**Testo da leggere**.

• • • • • • •

Inoltre va segnalato  che nel 2016 i prezzi dei prodotti di largo consumo nella grande distribuzione sono calati, secondo Iri, mediamente dello 0,3/0,4%. I dati ufficiali ci evidenziano un trend all’aumento per i prezzi solo per caffè, olio e zucchero ma per il resto no. E se eventualmente gli aumenti ci saranno li vedremo in fase di distribuzione a partire dalla metà del 2017 .


Dal fronte dell’industria, si evidenziano dati per il biennio 2015/16per  l’industria casearia con un significativo tasso di deflazione, in parte attenuata dai prezzi del latte in aumento del 15-20% sul finale d’anno.


Va inoltre evidenziato che l’aumento dei prezzi del mese di dicembre 2016 è unicamente dovuto al balzo del prezzo della benzina che è ricaduto in aumenti generalizzati. Il fatto comunque fondamentale è che i dati generali dell’ISTAT di inizio 2017 evidenziano in maniera inequivocabile un calo dei prezzi al dettaglio per il 2016 con un crollo record dei consumi disattendendo completamente le previsioni della BCE e del Governo italiano che prevedevano una ripartenza delle spese dell’operatore famiglia, mentre si calcola che dal 2008 ad oggi la spesa per i consumi degli italiani è diminuita di oltre 80 miliardi di euro.


Nessuna quindi crescita dell’inflazione come previsto dal piano di rilancio dei consumi previsto dalla BCE, anzi l’immissione di liquidità monetaria andata prevalentemente palle banche non ha avuto alcun beneficio sugli indicatori strutturali macroeconomici , quindi sull’economia reale, il quantitative easing, dimostra miseramente il travolgente circolo vizioso innescato e autoalimentato dalle politiche della Troika pienamente attuate dal servile governo Renzi.


Dal punto di vista della “vita” dei lavoratori che significato assume la deflazione che ha un significato ovviamente contrario a quello dell’inflazione ? Se in Italia e nell’Unione  Europea non c’è crescita economica anzi è più bassa delle misere aspettative dei poteri centrali è ovvio che l’andamento dei prezzi scenda sotto lo 0%. Fallisce quindi uno dei compiti centrali della BCE che sarebbe quello di mantenere l’inflazione intorno al 2% , valore reputato dagli economisti convenzionali come una base sana per il rilancio del’economia. La deflazione quindi in senso generale è uno degli indicatori centrali che segnala una economia debole , cioè la percezione immediata della crisi sistemica . e’ ovvio che come primo impatto emotivo sembrerebbe che il calare dei prezzi sia un fatto di per sé positivo. Ma se i prezzi calano significa ch el’effetto e, e non la causa che è quella della sovrapproduzione e sovraccumulazione, della crisi sistemica sia quello della diminuzione del potere di acquisto salariale e inoltre nella spirale della crisi ciò significa che i salari e stipendi caleranno ulteriormente ed anche quelli delle cosiddette classi medie che ormai sono diventati settori non più protetti.

• • • • • • •

**Consegna**. Per favore, trascrivi fedelmente il passo del testo sulla deflazione che comincia dalle parole "Dal fronte dell’industria, si" e si ferma dopo le parole "sul finale d’anno.". Per svolgere questo lavoro i record non servono.

• • • • • • •

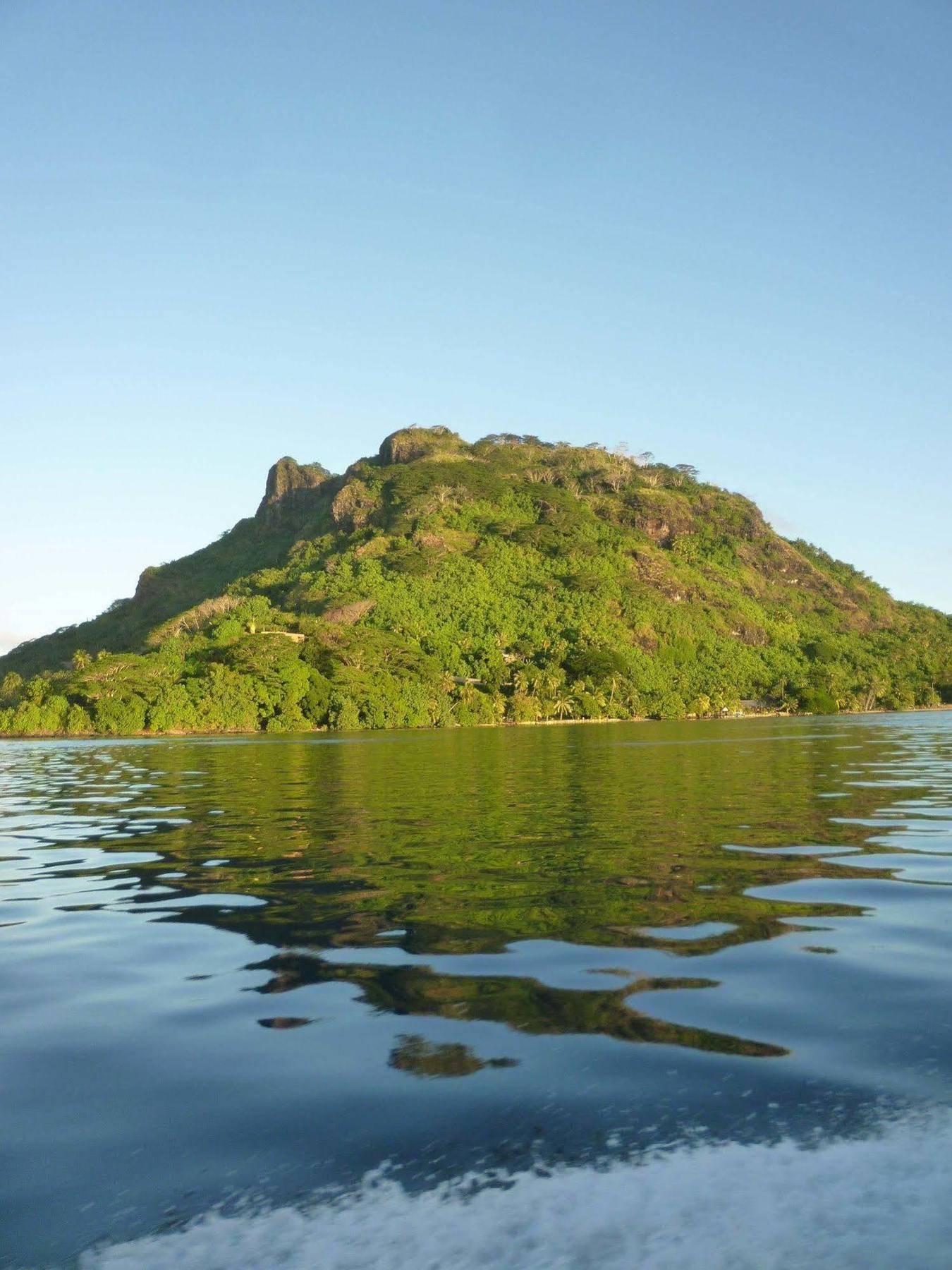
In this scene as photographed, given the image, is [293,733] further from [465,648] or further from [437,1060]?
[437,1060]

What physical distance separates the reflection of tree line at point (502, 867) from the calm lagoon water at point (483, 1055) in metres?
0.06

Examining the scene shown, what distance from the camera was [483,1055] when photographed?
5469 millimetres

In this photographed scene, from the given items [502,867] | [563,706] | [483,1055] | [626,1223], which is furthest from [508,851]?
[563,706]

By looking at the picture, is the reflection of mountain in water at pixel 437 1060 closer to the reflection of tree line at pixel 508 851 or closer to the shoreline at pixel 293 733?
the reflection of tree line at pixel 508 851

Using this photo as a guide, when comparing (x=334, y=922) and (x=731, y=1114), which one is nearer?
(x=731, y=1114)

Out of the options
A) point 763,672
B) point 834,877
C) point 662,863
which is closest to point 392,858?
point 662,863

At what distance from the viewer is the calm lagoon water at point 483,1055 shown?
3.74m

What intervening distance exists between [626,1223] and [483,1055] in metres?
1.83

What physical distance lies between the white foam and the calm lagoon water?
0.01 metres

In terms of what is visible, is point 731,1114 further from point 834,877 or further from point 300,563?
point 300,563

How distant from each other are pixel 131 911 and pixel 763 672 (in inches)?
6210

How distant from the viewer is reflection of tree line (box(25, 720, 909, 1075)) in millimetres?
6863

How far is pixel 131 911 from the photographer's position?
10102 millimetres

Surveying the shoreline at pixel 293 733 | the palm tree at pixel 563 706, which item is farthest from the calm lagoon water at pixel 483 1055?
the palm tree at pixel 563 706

• • • • • • •

**Esito del compito**.
Dal fronte dell’industria, si evidenziano dati per il biennio 2015/16per  l’industria casearia con un significativo tasso di deflazione, in parte attenuata dai prezzi del latte in aumento del 15-20% sul finale d’anno.